So can we really be healthy at any size? Fit and fat? Well, that depends on your definition of healthy.
The Healthy At Any Size campaign gets a lot of attention in January. Their website says:
"Health at Every Size is based on the simple premise that the best way to improve health is to honor your body. It supports people in adopting health habits for the sake of health and well-being (rather than weight control). Health at Every Size encourages:
- Accepting and respecting the natural diversity of body sizes and shapes.
- Eating in a flexible manner that values pleasure and honors internal cues of hunger, satiety, and appetite.
- Finding the joy in moving one’s body and becoming more physically vital."
But did you notice my key word? Emotional health at any size is the key. Because here's the thing: yes, dieting is a problem, but fat is also a problem.
I recently conducted a wellness program with a group where health as social responsibility came up as a conversation topic more than once. As I listened to a spontaneous discussion on the role we each have as members of society to maintain a healthy weight and body, I thought of our over-burdened health care system. So many of the health issues we face each day are related to diet and lifestyle. If those things changed, and we became healthier as a society, and we had less need for health care, how would that change our nation?

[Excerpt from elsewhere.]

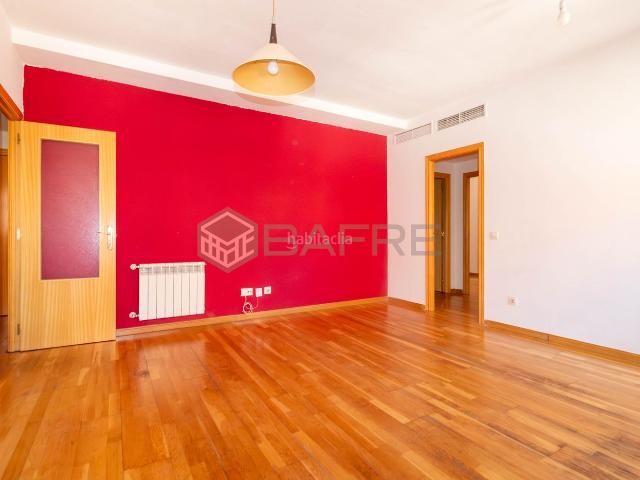 Piso en venta en Madrid, Orcasitas. Pisos.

I've read many, many, many success stories of people who have lost tremendous amounts of weight. I've not found any that cited doing nothing as their strategy. No, there are plenty of accounts of starting daily walking routines, learning about nutrition, counting calories and measuring portions, finding supportive networks, making determined lifestyle changes, and putting a lot of hard work into changing their bodies.
Yes, you can be overweight and strong. And yes, you can be overweight and aerobically fit. And, yes, you can be skinny as a rail and very unhealthy. Size is not the whole picture of health, but obesity is more than just the size of your body. Despite what some fat acceptance advocates say, obesity leads to heart disease, hypertension, arthritis, fertility issues, metabolic syndrome, diabetes, some cancers, and more. It is a problem, and you can deal with that and love yourself.
I've been overweight, and I've dealt with the intense emotional issues that come with it. I've failed I don't know how many times at managing my weight; so many times that it became my life's work to succeed at it and help others do the same. But I am on the other side now because I didn't accept an unhealthy and unfit body as my 24/7.
It was not easy. At times, it still isn't.
But managing my weight is about more than not being fat. I loved myself (myself, not my size) when I was a size 16, but that didn't make me healthy. I love myself at a size 4, too. And, I get the absolute joy of living in a hard-won healthy body every day. One that I shaped because I had the courage to admit that there was something better out there for me.
Let January be a month of positive steps towards a healthier body - physically and emotionally. Get out there and get healthy. You can love yourself at any size, but your health might still need some work. The good news is you can totally do it.